ACTIVITY
Every line from the one containing "class: Mammalia" to the final line of the material below must be reproduced exactly; leave out all other lines.

PROVIDED MATERIAL
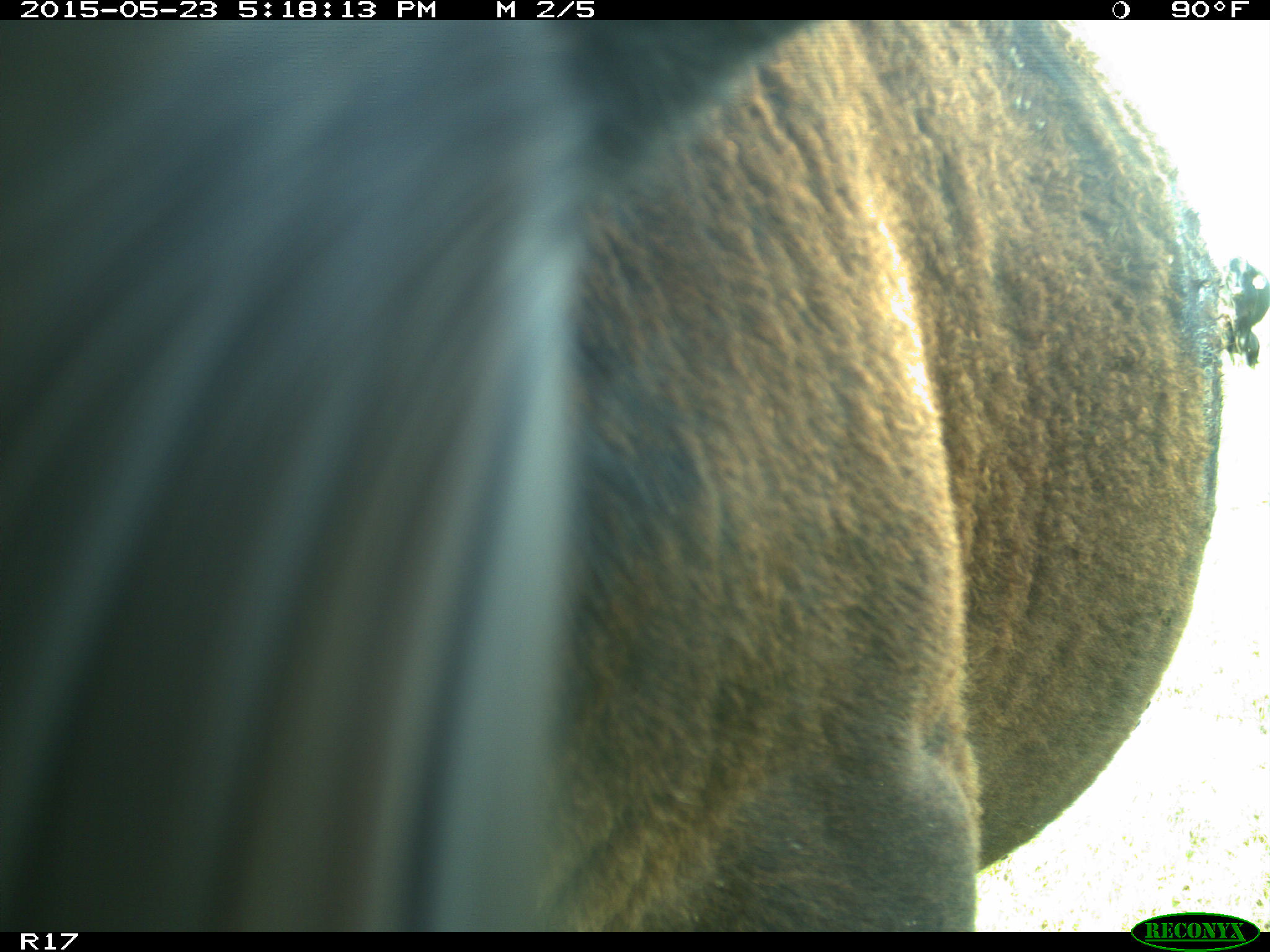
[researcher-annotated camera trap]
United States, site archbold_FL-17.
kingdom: Animalia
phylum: Chordata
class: Mammalia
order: Artiodactyla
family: Bovidae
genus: Bos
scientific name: Bos taurus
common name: domestic cow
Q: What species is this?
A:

EXERCISE OUTPUT
class: Mammalia
order: Artiodactyla
family: Bovidae
genus: Bos
scientific name: Bos taurus
common name: domestic cow
Q: What species is this?
A:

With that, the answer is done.